— Given task 1 —
In the laptop review, what does AMD use for storage in place of a regular HDD?
— Given task 2 —
Show each line of the rows that includes the word "nearer".

— Text passage —
⁂
So I have to be honest: I’m a sucker for unique laptops. Not so much from the standpoint of actually using such laptops, but just as something cool to show my fellow computer nerds when they visit. The Trinity prototype is quite clearly a design that isn’t going to market without some changes, but unlike the Llano prototype (or the Intel SNB prototype), at least this one tries to stand out from the crowd a little bit. AMD has gone all-in on branding, with the AMD logo featured prominently on the cover, below the LCD on the bezel, and at the top-left of the keyboard. None of that makes the design any better from a functionality standpoint, but it’s still a cool tchotchke:

The bottom of the laptop is full of the usual warning about how the laptop may not meet regulatory requirements (and if you think that sticker is bad, you should see some of the dire warnings in the documentation for another prototype I’ve got hanging about waiting for the NDA to lift!). There’s also a bold “Prototype System” label, and the Blu-ray drive is clearly of a not-for-resale nature, with a fascia that doesn’t line up with the laptop shell. None of this affects the performance of the laptop, but it’s a nice diversion for what is otherwise an unremarkable system. In terms of specifications, just for completeness’ sake here’s the full rundown of the system components:

AMD Trinity Prototype Laptop Specifications
Processor AMD A10-4600M
(Dual-module/quad-core 2.30-3.20GHz, 4MB L2, 32nm, 35W)
Chipset AMD A70M (Hudson M3)
Memory 4GB (2x2GB) DDR3-1600 Samsung
8GB (2x4GB) DDR3-1600 Hynix
Graphics Radeon HD 7660G
(384 Radeon Cores, up to 686MHz)
Display 14" WLED Matte 16:9 768p (1366x768)
(AU Optronics B140XW02)
Storage 128GB Samsung 830 SSD
240GB Intel 520 SSD
Optical Drive Blu-ray Combo Drive (PLDS DS-6E2SH)
Networking Gigabit Ethernet (Realtek 8168/8111)
802.11n WiFi (Broadcom BCM4313 2x2:2 MIMO, 2.4GHz)
Bluetooth 2.1 (Broadcom BCM2070)
Audio Stereo Speakers
Headphone and microphone jacks
Capable of 5.1 digital output (HDMI)
Battery/Power 6-cell, 11.1V, >4.84Ah, ~56Wh
90W Max AC Adapter
Front Side WiFi On/Off Switch
Headphone jack
Microphone jack
Left Side 2 x USB 3.0
HDMI 1.4a
1 x USB 2.0/eSATA Combo
VGA
Exhaust vent
AC Power Connection
Kensington Lock
Right Side Memory Card Reader
Optical Drive
1 x USB 2.0
Gigabit Ethernet
Back Side N/A
Operating System Windows 7 Ultimate 64-bit
Dimensions 13.33" x 9.53" x 1.16-1.34" (WxDxH)
(339mm x 242mm x 29.5-34.0mm)
Weight 4.7 lbs (2.14kg)
Extras Webcam
86-Key keyboard
Flash reader (MMC/MS/SD)

Everything is pretty much standard fare these days, though it’s interesting that AMD chose to ship us a laptop with an SSD drive instead of a regular HDD. You’ll note that we list two SSDs as well as two sets of memory; the reason is that we performed additional performance testing with hardware that’s slightly different than AMD’s shipping configuration. We wanted to make our comparisons with other laptops more apples-to-apples, so we used the memory from the Ivy Bridge laptop we recently reviewed to see if doubling the RAM made any difference for our benchmarks—it didn’t. We also tested five different laptops with a 240GB Intel 520 SSD, just to level the playing field for tests like PCMark.
⁂
— Data listing —
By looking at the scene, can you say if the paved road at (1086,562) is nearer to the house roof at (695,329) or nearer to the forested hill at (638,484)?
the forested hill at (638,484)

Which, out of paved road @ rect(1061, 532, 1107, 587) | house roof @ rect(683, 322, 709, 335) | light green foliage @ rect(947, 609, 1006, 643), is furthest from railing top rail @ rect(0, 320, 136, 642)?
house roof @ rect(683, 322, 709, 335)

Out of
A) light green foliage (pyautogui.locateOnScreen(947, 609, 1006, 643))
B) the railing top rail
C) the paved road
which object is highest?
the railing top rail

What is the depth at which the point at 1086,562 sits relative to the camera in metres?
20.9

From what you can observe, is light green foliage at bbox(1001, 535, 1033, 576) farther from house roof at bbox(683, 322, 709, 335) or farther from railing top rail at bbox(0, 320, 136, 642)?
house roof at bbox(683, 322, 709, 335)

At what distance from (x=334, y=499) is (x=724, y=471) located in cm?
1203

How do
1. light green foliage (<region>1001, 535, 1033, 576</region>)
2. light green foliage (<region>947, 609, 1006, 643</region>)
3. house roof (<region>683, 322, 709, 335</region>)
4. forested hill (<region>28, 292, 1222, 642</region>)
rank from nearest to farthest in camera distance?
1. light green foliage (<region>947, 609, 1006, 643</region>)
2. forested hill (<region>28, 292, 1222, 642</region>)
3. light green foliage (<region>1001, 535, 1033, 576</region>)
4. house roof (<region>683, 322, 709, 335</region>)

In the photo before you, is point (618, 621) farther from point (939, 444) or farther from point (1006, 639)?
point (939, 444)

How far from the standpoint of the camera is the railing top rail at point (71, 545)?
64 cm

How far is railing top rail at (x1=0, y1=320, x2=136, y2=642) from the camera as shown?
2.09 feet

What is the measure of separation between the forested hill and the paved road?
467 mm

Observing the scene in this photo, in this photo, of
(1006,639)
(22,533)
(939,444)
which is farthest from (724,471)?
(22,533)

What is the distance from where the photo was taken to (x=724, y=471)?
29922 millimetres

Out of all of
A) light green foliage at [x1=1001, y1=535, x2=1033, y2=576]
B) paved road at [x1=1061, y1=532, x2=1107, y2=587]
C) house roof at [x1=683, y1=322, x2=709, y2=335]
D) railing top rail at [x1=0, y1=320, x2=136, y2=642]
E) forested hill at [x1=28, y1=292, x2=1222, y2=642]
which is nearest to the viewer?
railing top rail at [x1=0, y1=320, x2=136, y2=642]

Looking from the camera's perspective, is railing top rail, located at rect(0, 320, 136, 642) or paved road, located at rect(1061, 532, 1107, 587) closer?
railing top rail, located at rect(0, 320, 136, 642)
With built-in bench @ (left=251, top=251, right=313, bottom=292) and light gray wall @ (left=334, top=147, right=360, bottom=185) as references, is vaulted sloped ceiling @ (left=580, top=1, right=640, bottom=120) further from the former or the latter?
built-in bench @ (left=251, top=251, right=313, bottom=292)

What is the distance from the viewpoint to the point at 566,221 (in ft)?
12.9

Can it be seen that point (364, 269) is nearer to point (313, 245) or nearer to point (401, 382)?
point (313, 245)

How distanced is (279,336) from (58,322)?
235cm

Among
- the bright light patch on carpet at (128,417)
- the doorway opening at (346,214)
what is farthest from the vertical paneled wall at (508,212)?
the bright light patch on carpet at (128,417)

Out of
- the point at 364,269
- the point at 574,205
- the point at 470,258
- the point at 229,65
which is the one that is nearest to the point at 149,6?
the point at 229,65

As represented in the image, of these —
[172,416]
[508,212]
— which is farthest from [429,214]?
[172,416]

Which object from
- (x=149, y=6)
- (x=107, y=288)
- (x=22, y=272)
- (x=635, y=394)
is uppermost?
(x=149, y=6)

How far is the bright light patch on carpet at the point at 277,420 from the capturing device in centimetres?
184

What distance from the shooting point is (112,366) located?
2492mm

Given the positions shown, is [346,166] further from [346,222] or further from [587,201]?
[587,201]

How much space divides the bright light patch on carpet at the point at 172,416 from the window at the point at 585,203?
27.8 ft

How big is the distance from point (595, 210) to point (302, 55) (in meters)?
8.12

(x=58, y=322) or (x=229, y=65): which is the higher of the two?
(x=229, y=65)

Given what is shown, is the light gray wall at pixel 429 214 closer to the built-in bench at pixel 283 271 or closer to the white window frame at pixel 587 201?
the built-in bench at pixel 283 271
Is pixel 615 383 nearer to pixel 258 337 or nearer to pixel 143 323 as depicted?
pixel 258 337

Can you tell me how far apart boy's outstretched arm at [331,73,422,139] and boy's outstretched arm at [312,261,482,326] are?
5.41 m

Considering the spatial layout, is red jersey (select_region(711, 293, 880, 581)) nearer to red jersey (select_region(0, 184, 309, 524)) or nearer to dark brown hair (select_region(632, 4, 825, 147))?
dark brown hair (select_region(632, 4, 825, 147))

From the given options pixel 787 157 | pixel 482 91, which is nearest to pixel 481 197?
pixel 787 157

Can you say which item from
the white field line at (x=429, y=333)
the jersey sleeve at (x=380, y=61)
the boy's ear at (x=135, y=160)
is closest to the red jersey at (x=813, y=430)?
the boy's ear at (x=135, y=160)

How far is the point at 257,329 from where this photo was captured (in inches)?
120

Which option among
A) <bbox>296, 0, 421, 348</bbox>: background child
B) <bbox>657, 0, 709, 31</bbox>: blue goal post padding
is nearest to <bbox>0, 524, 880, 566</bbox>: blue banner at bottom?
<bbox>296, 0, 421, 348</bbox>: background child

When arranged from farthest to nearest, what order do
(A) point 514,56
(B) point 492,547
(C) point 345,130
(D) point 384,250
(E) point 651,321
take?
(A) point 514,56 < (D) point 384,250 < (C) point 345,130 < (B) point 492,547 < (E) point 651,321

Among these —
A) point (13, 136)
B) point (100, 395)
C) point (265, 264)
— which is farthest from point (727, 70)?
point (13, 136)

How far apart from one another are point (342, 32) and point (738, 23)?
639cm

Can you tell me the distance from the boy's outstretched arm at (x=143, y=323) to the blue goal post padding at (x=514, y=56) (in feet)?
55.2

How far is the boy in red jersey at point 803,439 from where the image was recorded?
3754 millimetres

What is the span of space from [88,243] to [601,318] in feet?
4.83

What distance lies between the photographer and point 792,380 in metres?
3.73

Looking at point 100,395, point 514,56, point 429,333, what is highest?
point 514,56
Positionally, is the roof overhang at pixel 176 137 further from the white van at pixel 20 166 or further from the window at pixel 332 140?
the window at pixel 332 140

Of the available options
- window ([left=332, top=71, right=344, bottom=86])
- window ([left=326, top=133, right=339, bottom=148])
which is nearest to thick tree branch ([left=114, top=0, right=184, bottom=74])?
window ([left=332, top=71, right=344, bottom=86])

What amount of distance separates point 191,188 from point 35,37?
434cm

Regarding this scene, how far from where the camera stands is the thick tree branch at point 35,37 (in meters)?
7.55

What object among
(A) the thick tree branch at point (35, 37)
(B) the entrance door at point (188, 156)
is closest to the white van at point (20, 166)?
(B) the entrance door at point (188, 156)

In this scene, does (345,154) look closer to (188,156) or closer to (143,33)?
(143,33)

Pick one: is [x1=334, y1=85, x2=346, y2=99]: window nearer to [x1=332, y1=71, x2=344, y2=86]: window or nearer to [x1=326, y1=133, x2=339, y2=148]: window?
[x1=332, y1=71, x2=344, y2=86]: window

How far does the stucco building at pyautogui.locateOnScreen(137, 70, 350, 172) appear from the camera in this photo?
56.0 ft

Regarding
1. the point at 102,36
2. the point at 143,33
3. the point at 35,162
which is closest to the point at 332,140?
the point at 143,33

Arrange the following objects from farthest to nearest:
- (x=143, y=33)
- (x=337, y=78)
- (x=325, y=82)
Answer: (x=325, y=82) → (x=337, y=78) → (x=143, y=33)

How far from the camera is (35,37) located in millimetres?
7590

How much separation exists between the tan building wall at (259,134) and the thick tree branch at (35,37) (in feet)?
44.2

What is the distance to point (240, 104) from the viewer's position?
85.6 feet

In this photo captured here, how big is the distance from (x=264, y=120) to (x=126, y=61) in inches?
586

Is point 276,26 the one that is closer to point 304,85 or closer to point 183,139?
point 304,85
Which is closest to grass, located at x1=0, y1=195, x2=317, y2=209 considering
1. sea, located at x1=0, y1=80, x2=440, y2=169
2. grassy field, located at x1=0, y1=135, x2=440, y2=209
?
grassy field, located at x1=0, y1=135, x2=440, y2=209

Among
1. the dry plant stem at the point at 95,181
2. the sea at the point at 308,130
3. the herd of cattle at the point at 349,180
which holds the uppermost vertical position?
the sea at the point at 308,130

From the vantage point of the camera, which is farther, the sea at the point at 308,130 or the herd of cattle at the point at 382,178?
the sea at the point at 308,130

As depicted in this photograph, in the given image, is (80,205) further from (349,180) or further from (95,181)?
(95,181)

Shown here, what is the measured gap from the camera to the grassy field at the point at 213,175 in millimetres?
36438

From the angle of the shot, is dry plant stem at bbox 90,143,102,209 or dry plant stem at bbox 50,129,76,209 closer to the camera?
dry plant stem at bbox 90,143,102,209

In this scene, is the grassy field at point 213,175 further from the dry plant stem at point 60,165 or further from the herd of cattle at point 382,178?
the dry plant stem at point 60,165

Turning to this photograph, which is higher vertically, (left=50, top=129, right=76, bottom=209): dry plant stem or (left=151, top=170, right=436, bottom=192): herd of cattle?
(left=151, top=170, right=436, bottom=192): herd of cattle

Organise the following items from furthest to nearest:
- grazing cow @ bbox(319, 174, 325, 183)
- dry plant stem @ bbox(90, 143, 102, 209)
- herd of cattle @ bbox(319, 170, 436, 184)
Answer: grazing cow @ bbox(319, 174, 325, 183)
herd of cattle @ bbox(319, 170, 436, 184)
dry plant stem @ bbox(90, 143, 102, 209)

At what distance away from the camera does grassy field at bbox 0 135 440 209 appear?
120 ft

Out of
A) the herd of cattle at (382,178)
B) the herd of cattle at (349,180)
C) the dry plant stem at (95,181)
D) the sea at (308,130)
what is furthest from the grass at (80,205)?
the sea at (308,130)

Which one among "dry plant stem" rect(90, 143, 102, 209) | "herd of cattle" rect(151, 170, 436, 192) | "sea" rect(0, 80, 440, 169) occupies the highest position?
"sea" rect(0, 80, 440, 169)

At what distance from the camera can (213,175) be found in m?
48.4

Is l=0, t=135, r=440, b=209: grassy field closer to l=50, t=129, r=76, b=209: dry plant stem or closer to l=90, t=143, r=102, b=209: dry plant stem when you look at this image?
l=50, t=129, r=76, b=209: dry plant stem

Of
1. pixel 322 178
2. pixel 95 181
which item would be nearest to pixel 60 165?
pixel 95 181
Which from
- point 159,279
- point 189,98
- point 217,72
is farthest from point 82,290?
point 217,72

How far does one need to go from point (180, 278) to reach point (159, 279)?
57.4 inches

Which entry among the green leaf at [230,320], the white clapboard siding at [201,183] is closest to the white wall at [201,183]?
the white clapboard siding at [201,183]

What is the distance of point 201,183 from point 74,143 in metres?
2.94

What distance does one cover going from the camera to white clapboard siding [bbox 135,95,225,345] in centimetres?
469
⁂
— Exercise answer 1 —
An SSD

— Exercise answer 2 —
By looking at the scene, can you say if the paved road at (1086,562) is nearer to the house roof at (695,329) or nearer to the forested hill at (638,484)?
Can it be seen that point (364, 269) is nearer to point (313, 245) or nearer to point (401, 382)?
Is pixel 615 383 nearer to pixel 258 337 or nearer to pixel 143 323 as depicted?
Considering the spatial layout, is red jersey (select_region(711, 293, 880, 581)) nearer to red jersey (select_region(0, 184, 309, 524)) or nearer to dark brown hair (select_region(632, 4, 825, 147))?
Pick one: is [x1=334, y1=85, x2=346, y2=99]: window nearer to [x1=332, y1=71, x2=344, y2=86]: window or nearer to [x1=326, y1=133, x2=339, y2=148]: window?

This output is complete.